WHAT NEEDS TO BE DONE:
If an entry holds a picture, leave that picture out; copy everything else exactly.
(GIVEN RECORDS begins)
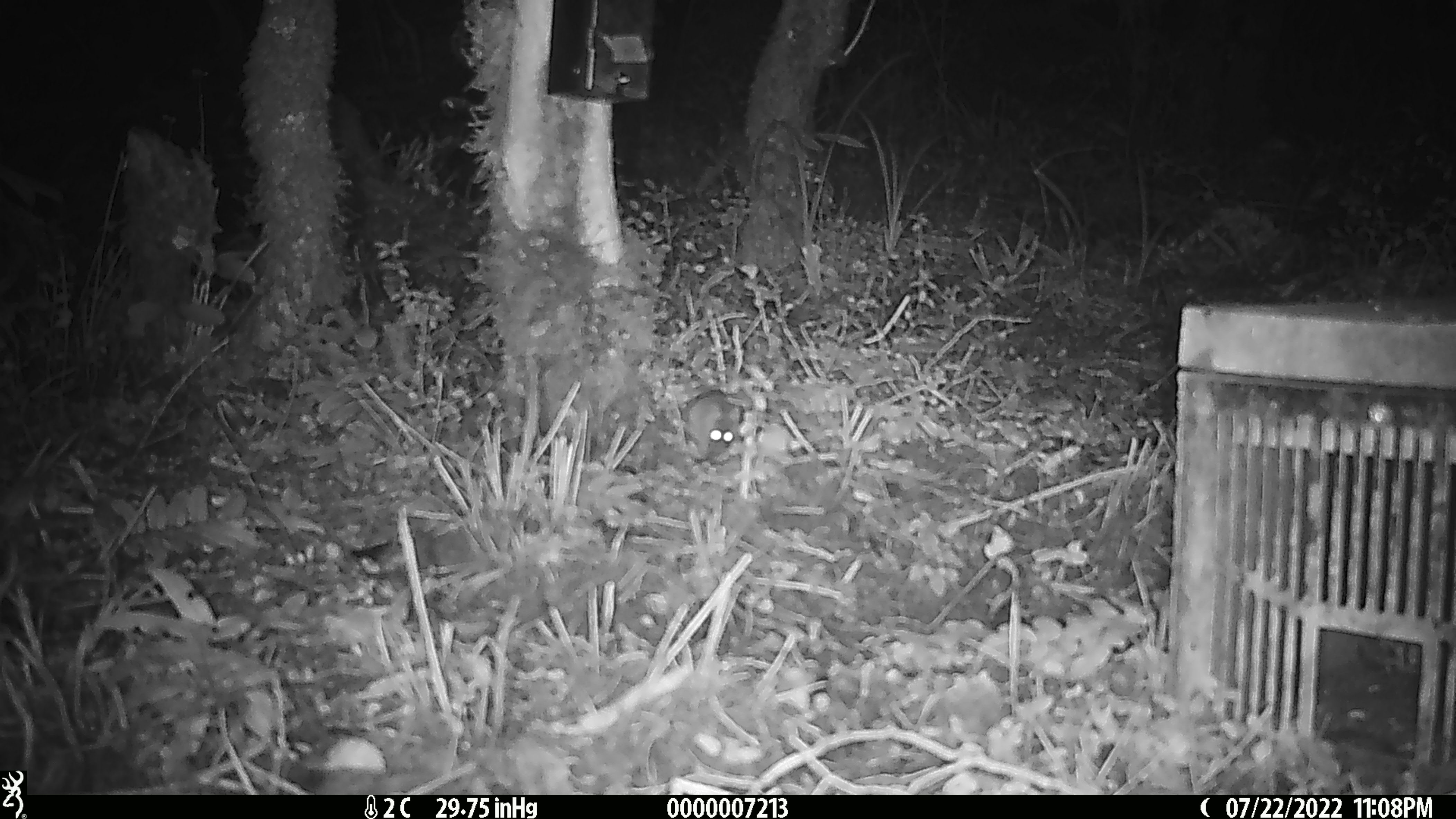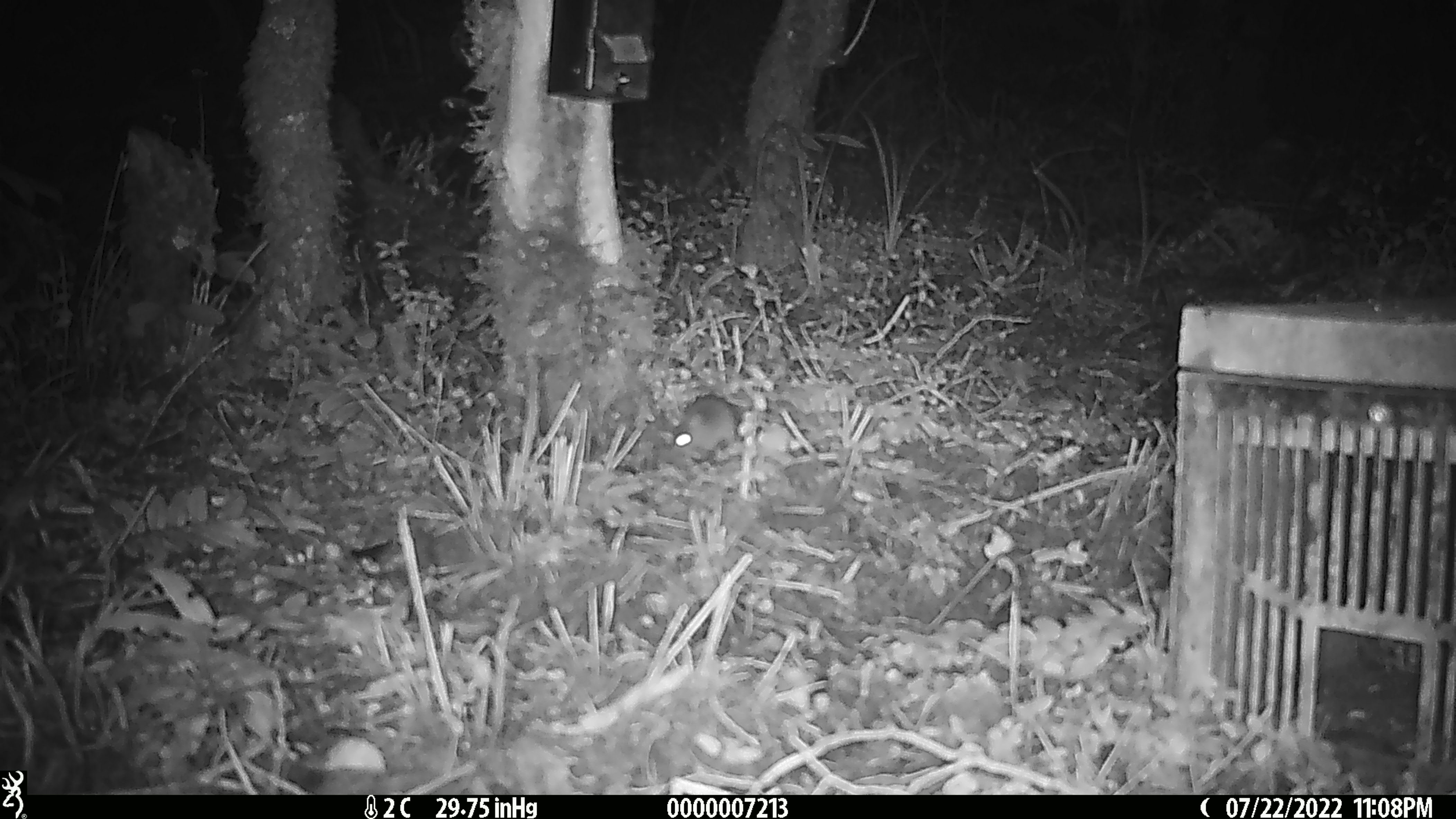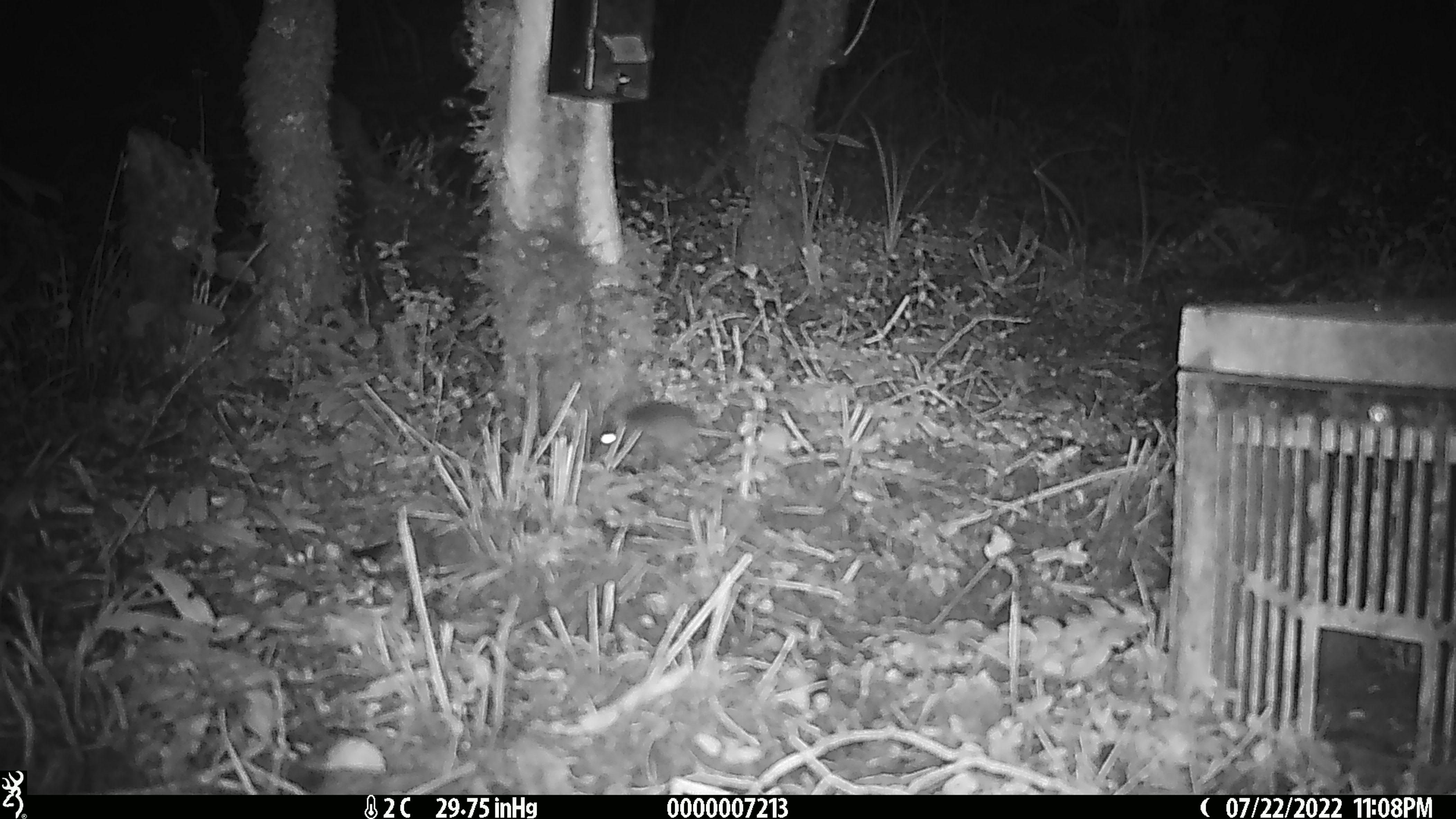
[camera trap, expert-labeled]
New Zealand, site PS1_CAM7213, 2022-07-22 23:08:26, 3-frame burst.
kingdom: Animalia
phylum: Chordata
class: Mammalia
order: Rodentia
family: Muridae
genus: Mus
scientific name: Mus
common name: mouse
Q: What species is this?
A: Mouse (Mus).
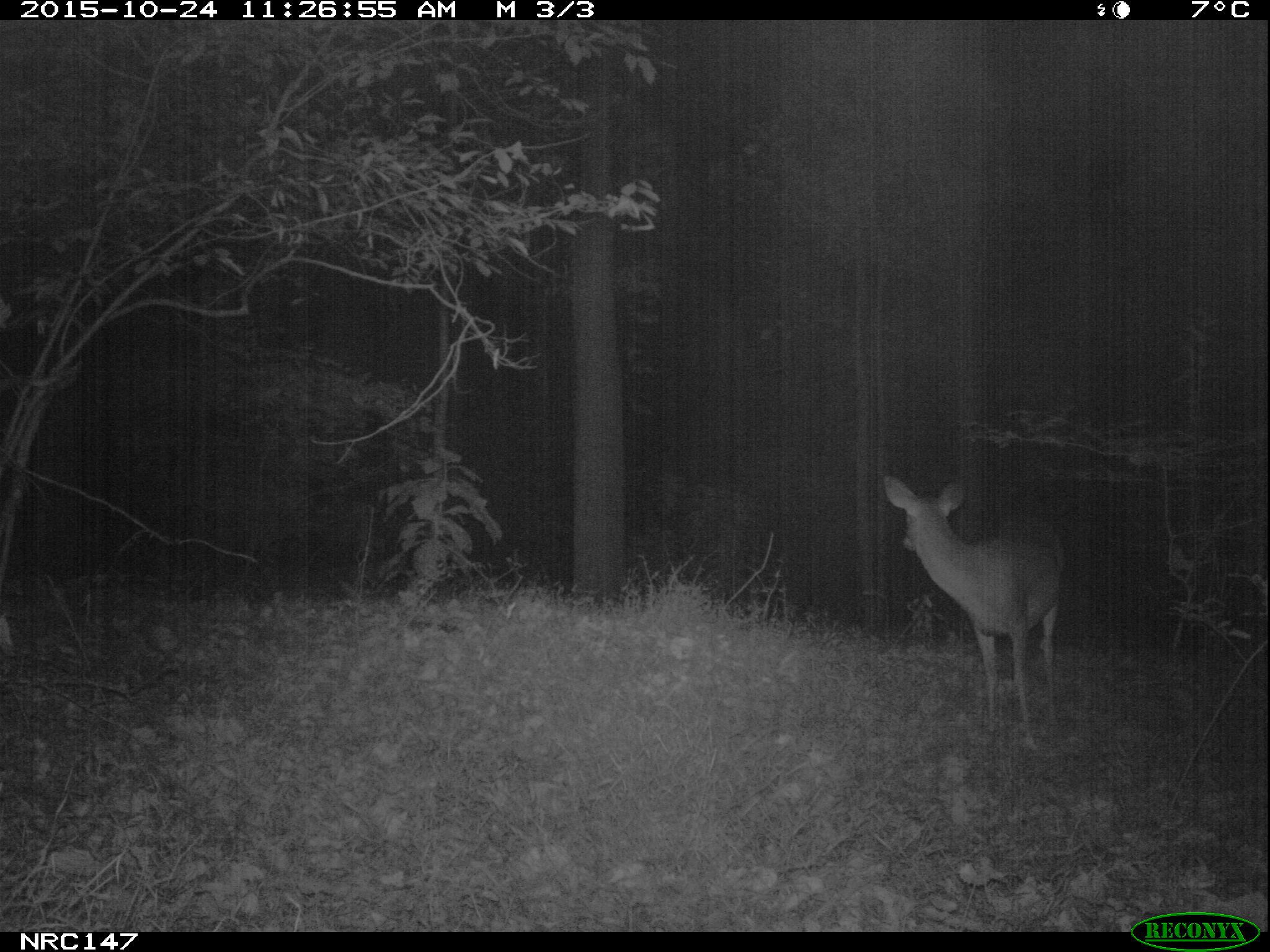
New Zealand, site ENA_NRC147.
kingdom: Animalia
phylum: Chordata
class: Mammalia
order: Artiodactyla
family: Cervidae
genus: Odocoileus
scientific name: Odocoileus virginianus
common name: white-tailed deer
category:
(GIVEN RECORDS ends)
YOUR RESPONSE:
[camera trap, expert-labeled]
New Zealand, site PS1_CAM7213, 2022-07-22 23:08:26, 3-frame burst.
kingdom: Animalia
phylum: Chordata
class: Mammalia
order: Rodentia
family: Muridae
genus: Mus
scientific name: Mus
common name: mouse
Q: What species is this?
A: Mouse (Mus).
New Zealand, site ENA_NRC147.
kingdom: Animalia
phylum: Chordata
class: Mammalia
order: Artiodactyla
family: Cervidae
genus: Odocoileus
scientific name: Odocoileus virginianus
common name: white-tailed deer
category:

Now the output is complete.